# Short problem:
Return the entries word for word, starting at the line that contains "Is point 219,389" and ending at the line that contains "3716 millimetres", with both of those lines included. Leave the pictures out of your answer.

# Task material:

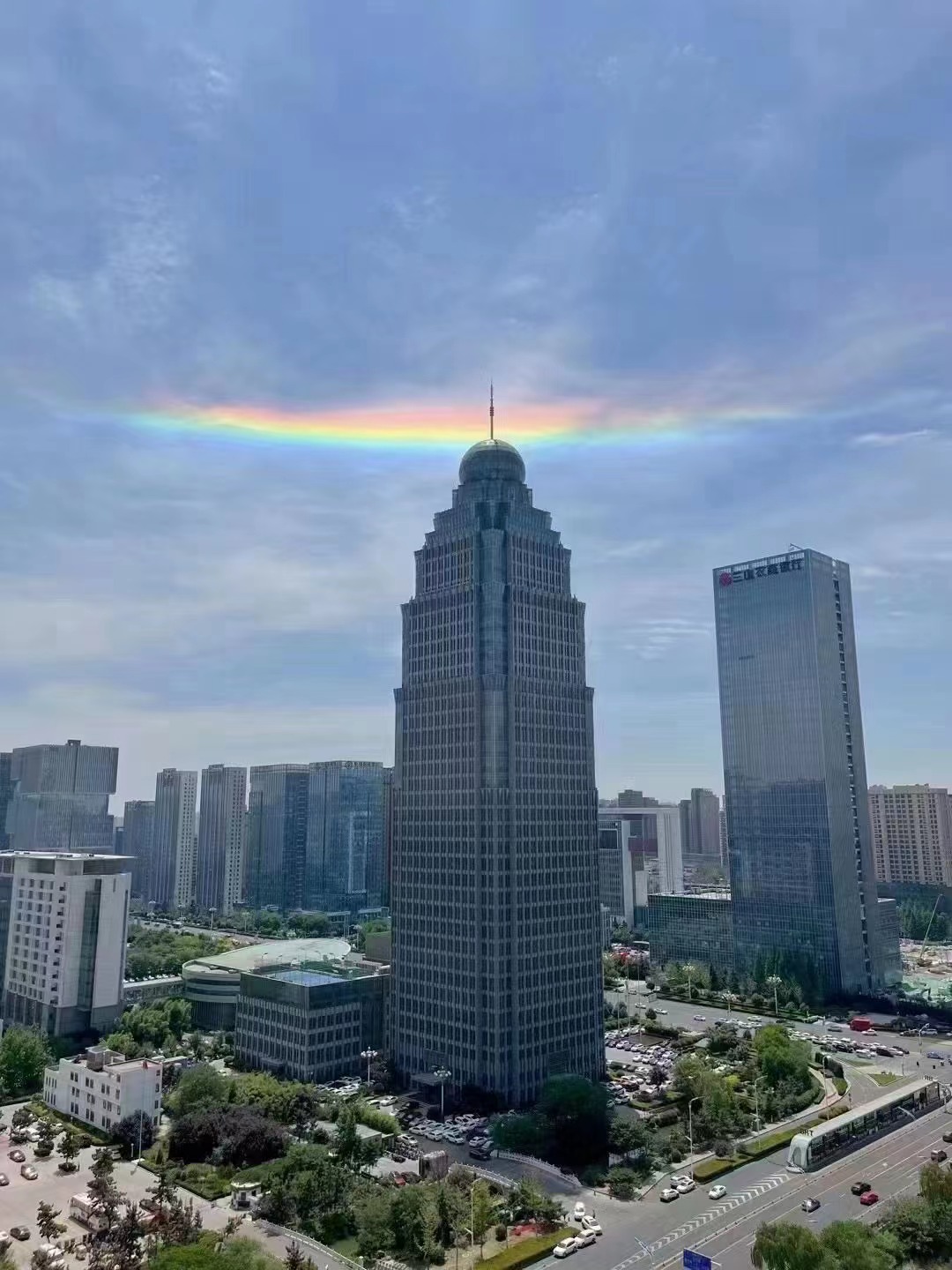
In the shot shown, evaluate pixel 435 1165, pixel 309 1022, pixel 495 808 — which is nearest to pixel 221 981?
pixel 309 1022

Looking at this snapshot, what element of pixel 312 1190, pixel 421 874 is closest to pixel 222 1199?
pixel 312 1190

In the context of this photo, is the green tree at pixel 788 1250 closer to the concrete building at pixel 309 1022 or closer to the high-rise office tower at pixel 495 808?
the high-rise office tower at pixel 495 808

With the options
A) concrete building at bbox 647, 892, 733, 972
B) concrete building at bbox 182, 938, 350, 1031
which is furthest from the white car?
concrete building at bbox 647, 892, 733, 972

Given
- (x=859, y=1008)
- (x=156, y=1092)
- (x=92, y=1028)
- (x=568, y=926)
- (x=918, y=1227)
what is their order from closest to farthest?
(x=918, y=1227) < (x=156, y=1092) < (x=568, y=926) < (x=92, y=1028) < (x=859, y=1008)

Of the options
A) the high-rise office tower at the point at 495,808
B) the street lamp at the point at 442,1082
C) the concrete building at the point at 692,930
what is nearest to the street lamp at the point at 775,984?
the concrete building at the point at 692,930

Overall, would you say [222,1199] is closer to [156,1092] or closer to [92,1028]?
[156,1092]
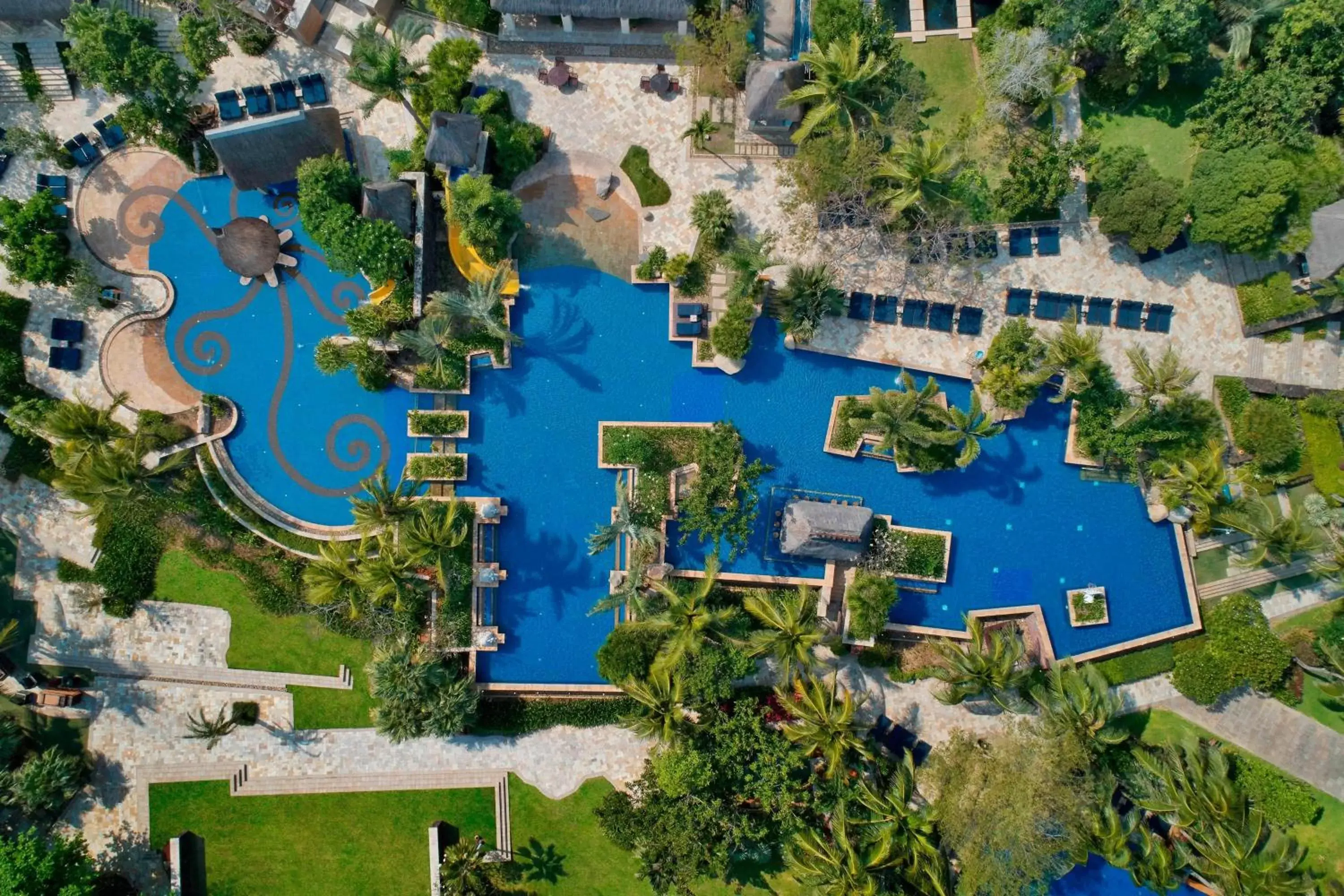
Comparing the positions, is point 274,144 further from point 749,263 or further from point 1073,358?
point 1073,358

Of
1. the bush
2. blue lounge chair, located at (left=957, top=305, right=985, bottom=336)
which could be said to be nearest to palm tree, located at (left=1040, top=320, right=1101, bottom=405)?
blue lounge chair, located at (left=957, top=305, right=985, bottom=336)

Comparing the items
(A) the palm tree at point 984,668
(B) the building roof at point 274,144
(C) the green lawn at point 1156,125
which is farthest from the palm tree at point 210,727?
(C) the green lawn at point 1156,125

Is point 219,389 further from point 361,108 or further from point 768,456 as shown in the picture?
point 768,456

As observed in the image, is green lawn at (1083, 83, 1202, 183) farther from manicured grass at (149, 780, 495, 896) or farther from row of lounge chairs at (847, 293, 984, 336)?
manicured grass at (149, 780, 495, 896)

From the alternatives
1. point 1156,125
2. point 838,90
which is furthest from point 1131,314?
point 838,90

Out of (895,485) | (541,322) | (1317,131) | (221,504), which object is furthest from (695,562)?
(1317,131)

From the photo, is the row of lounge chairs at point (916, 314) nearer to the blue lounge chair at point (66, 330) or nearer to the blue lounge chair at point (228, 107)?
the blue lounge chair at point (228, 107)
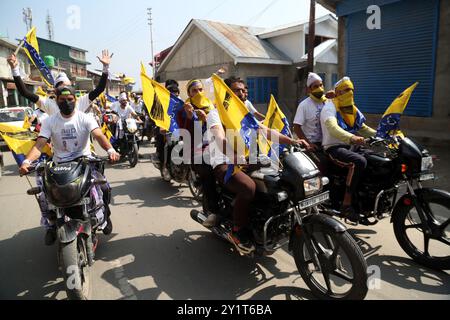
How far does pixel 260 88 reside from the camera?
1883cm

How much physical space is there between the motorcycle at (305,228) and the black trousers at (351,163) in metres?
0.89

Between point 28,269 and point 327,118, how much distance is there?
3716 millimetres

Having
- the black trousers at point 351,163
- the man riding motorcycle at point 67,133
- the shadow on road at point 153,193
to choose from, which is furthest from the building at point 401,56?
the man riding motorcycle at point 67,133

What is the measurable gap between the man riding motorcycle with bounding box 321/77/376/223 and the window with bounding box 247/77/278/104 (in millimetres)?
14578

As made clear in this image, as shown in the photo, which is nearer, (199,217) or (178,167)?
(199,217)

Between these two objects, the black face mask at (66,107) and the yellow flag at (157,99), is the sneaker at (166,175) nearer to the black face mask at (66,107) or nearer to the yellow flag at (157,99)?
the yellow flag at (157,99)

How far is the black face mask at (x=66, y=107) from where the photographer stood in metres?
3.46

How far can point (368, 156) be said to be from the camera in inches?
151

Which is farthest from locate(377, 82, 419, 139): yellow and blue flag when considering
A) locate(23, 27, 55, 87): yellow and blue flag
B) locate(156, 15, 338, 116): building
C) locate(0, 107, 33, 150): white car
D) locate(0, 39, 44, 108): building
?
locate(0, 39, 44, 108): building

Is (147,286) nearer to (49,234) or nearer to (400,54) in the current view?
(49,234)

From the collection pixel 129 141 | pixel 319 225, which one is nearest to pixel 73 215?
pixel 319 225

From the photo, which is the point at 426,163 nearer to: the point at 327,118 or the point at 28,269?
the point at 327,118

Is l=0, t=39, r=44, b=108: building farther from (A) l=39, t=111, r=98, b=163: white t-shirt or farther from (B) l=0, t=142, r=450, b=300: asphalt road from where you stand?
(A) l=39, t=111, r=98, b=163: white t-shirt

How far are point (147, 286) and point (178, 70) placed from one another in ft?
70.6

# Expected answer:
Is point 219,389 further from point 361,108 or further from point 768,456 as shown in the picture?
point 768,456

As observed in the image, is green lawn at (1083, 83, 1202, 183) farther from manicured grass at (149, 780, 495, 896) or farther from row of lounge chairs at (847, 293, 984, 336)?
manicured grass at (149, 780, 495, 896)

From the alternatives
1. point 1156,125
2. point 838,90
which is furthest from point 1131,314?
point 838,90

Out of (895,485) | (541,322) | (1317,131) | (221,504), which object is furthest from (695,562)?
(1317,131)

From the photo, is the row of lounge chairs at point (916, 314) nearer to the blue lounge chair at point (66, 330) or nearer to the blue lounge chair at point (228, 107)?
the blue lounge chair at point (228, 107)
How far does pixel 260 88 reside from the camera?
1883cm

How much physical space is there between the motorcycle at (305,228) and the black trousers at (351,163) in metres?
0.89

Between point 28,269 and point 327,118, how much distance is there?
3716 millimetres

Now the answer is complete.